With the exception of the pictures, transcribe the entire listing exactly.

[Opening Dataset section section]

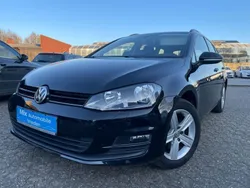 Schwarz Gebraucht 2015 VW Golf VII Comfortline Kombi | 12.999 € (Etwas zu teuer)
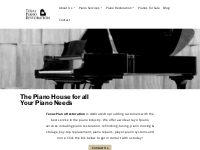 Texas Piano Restoration | Dallas, TX Piano Restoration Services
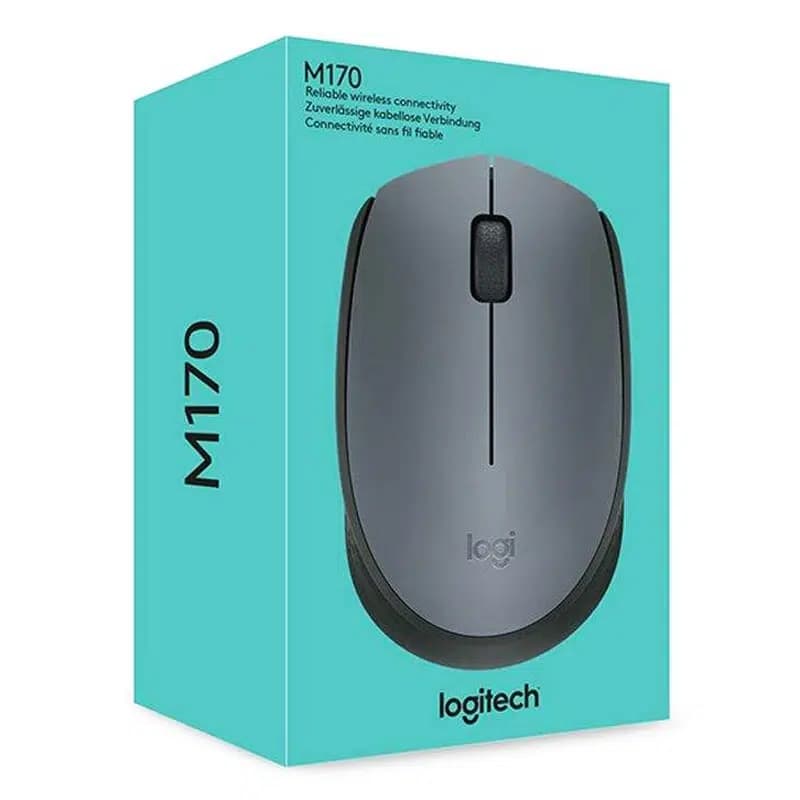 موس بی سیم لاجیتک M170 — تصویر ۸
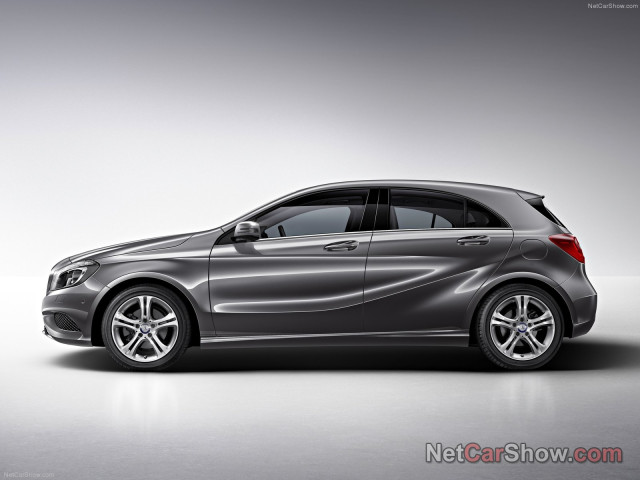 mercedes-benz a-class pic #93004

[Closing Dataset section section]

■ **Response box**
 Schwarz Gebraucht 2015 VW Golf VII Comfortline Kombi | 12.999 € (Etwas zu teuer)
 Texas Piano Restoration | Dallas, TX Piano Restoration Services
 موس بی سیم لاجیتک M170 — تصویر ۸
 mercedes-benz a-class pic #93004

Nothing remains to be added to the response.